Metade corvo, metade Edgar A. Poe, uma ave de penas lustrosas alçou vôo no começo do século XIX. Duzentos anos depois, o bater das asas do animal ainda faz estremecer. Ouvindo-o, leitores no mundo inteiro sentem calafrios, pequenos sustos ou arrepios que podem se estender por horas ou dias. Impressionam-se com a narrativa do sobrenatural, do extra-humano, a mesma que suspende o raciocínio por meio do terror e provoca reflexões usando o grotesco como passaporte. O inumano: eis a argamassa edificante da literatura de Poe.

Bêbado, viciado em jogatinas e dissoluto, o escritor norte-americano Edgar Allan Poe morreu há 160 anos. Nasceu há 200. No umbral de seu quarto, à semelhança do corvo que se empoleira no parapeito da janela que figura em The raven (ao lado, a tradução do poema feita pelo português Fernando Pessoa), acompanharam-no alguns ramos que, desfiados e estendidos, tomaram forma de gêneros literários. Caso das literaturas policial, de ficção científica, mistério, aventura. “Como bem disse Arthur Conan Doyle, criador do Sherlock Holmes, ‘cada história sua é uma raiz da qual evoluiu toda uma literatura’”, escreveu a O POVO o jornalista e músico Roberto Muggiati.

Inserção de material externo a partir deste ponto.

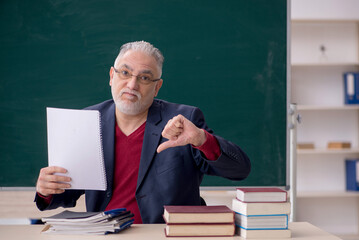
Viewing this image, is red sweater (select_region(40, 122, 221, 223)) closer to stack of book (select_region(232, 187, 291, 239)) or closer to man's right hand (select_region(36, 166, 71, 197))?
man's right hand (select_region(36, 166, 71, 197))

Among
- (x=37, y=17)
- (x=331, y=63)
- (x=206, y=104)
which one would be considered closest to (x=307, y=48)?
(x=331, y=63)

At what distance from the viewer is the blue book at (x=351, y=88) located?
4.50 meters

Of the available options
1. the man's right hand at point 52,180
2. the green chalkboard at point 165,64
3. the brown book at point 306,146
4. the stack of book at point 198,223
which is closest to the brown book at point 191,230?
the stack of book at point 198,223

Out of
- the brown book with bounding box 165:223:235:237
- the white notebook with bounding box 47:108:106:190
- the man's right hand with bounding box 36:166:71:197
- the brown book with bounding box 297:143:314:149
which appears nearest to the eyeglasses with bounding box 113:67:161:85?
the white notebook with bounding box 47:108:106:190

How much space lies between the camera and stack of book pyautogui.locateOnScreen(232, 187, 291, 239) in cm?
148

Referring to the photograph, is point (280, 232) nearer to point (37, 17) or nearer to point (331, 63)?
point (37, 17)

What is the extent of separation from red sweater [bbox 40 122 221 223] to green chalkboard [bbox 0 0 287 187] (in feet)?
3.03

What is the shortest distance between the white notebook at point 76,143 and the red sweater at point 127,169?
399 mm

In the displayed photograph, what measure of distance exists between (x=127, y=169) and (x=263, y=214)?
2.82 feet

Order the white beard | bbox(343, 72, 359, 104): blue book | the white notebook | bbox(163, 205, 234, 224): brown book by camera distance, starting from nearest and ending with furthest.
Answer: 1. bbox(163, 205, 234, 224): brown book
2. the white notebook
3. the white beard
4. bbox(343, 72, 359, 104): blue book

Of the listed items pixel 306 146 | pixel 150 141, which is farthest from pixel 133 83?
pixel 306 146

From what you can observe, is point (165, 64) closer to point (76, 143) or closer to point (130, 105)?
point (130, 105)

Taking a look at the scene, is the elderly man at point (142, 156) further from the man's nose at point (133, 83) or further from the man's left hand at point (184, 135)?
the man's left hand at point (184, 135)

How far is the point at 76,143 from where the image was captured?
1.68 metres
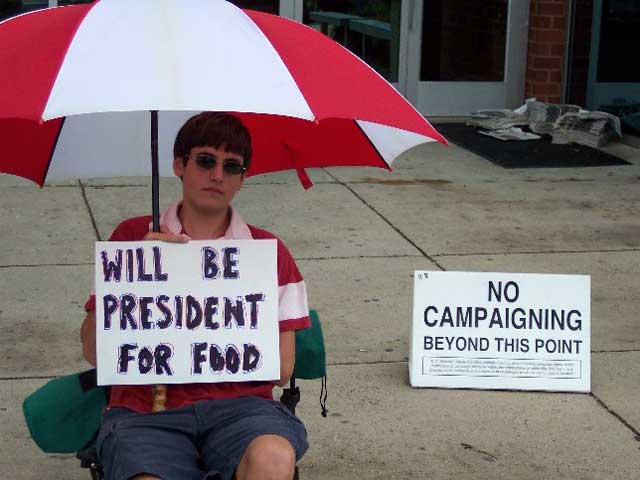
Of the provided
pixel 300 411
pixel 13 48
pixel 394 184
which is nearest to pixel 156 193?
pixel 13 48

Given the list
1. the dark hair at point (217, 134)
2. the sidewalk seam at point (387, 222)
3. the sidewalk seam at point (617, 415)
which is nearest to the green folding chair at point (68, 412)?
the dark hair at point (217, 134)

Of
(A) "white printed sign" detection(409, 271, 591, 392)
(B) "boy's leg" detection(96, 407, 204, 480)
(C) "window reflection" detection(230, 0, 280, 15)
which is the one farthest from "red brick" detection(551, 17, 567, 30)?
(B) "boy's leg" detection(96, 407, 204, 480)

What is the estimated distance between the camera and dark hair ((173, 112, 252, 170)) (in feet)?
10.1

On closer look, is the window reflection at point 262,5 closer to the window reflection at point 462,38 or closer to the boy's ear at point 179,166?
the window reflection at point 462,38

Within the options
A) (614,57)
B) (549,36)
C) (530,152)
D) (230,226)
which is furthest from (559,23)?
(230,226)

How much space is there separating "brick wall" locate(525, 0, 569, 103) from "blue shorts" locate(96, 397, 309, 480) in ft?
25.8

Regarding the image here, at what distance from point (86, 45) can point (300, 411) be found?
2.01m

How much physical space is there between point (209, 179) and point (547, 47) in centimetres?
784

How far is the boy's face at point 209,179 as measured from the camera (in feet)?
10.1

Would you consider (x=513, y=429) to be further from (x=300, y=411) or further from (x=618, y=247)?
(x=618, y=247)

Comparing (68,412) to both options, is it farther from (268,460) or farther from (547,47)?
(547,47)

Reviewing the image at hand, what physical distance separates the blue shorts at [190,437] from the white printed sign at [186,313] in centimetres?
8

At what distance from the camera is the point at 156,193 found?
3244 mm

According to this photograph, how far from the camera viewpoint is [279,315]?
319 cm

Curitibano, Muggiati tem duas paixões. A primeira e mais arrebatadora é o jazz. Sobre o ritmo, escreveu muitos livros: para a Editora Brasiliense, o pequeno manual O que é jazz. Para a Best Seller, o volume Improvisando soluções – o jazz como exemplo para alcançar o sucesso. Nas horas vagas, e muitas vezes nas preenchidas também, Muggiati cultua outro emblema norte-americano: Poe, cuja literatura descobriu casualmente, numa aula “com um daqueles ingleses perdidos nos trópicos”. Por telefone e e-mail, Muggiati, autor de reportagens sobre o criador do romance policial, descreveu a experiência. “Meu pai era agente de seguros e o inglês, que devia dinheiro para ele, pagou com aulas para mim. Como o próprio Poe, o professor acabaria depois sofrendo de delirium tremens. Um dos primeiros textos do manual que lemos foi The Cask of Amontillado (O barril de Amontillado), justamente um dos contos mais famosos de Poe.” No texto, escrito em 1846, um homem conduz seu desafeto a uma adega que mantém em casa, nos fundos de um corredor estreito e úmido. Lá, por vingança, empareda-o. “Foi um dos primeiros textos literários que me impressionaram de verdade.” Muggiati tinha dez anos quando leu a trama. Foi arrebatado.

A tensão ascendente

Previstos em artigos elaborados pelo escritor norte-americano Edgar Allan Poe (1809-1849) e publicados em jornais, os efeitos dos “contos do grotesco e do arabesco” parecem manter-se inalterados. Neles, o leitor depara-se com uma historieta sem pretensões à verdade. Traiçoeiramente banal, próxima do cotidiano. Um narrador decide revelar algum aspecto de um fato curioso que lhe ocorreu ou que testemunhou. Não pede que lhe creiam numa vírgula. Apenas quer despir-se de um peso mortal, representado pelo que viu, ouviu ou sentiu. Assim começa grande parte das short stories de Poe. É infalível. Algumas páginas depois, o bote vem certeiro. Após preparar o terreno, o fim arrasador define-se. É aí que o leitor de Poe vê-se arrebatado por suas armações literárias.

Ainda que narrem aventuras aterradoras e jogos de mistério e horror, os contos de Poe partem invariavelmente dessa premissa. Uma leitura atual de sua obra vislumbrará abismos e veredas escuras semelhantes aos enfrentados por leitores dos séculos passados. A sombra que a envergadura do corvo projeta tem encoberto autores dos mais variados matizes literários. A influência injetada por contos e poemas de Poe atravessa nomes e gêneros, atingindo escritores diversos. Como o argentino Jorge Luis Borges e norte-americano Stephen King.